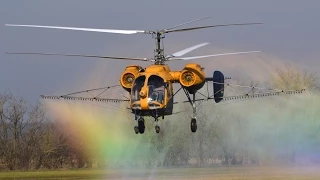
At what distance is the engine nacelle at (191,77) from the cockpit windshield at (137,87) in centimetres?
262

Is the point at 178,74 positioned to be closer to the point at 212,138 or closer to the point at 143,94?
the point at 143,94

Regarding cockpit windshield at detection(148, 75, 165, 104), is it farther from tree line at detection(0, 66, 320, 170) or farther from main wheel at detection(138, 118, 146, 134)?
tree line at detection(0, 66, 320, 170)

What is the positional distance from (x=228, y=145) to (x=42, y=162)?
2749 centimetres

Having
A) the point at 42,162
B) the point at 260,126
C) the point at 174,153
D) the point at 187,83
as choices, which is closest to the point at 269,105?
the point at 260,126

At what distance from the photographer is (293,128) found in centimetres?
9625

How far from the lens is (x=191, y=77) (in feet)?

• • • • •

• **Exercise brief**: Reproduce every line of the data above verbatim, omitting the pictures from your answer.

• **Full response**:
At what distance is the engine nacelle at (191,77) from the cockpit windshield at (137,87) in centimetres?
262

Is the point at 178,74 positioned to be closer to the point at 212,138 or closer to the point at 143,94?
the point at 143,94

Regarding cockpit windshield at detection(148, 75, 165, 104), is it farther from tree line at detection(0, 66, 320, 170) or farther from main wheel at detection(138, 118, 146, 134)?
tree line at detection(0, 66, 320, 170)

What is the positional distance from (x=228, y=145) to (x=42, y=162)?
2749 centimetres

Having
A) the point at 42,162
B) the point at 260,126
C) the point at 174,153
D) the point at 187,83
as choices, which is closest to the point at 269,105?
the point at 260,126

At what distance from the photographer is (293,128) found in centimetres?
9625

How far from the lens is (x=191, y=77) (in feet)?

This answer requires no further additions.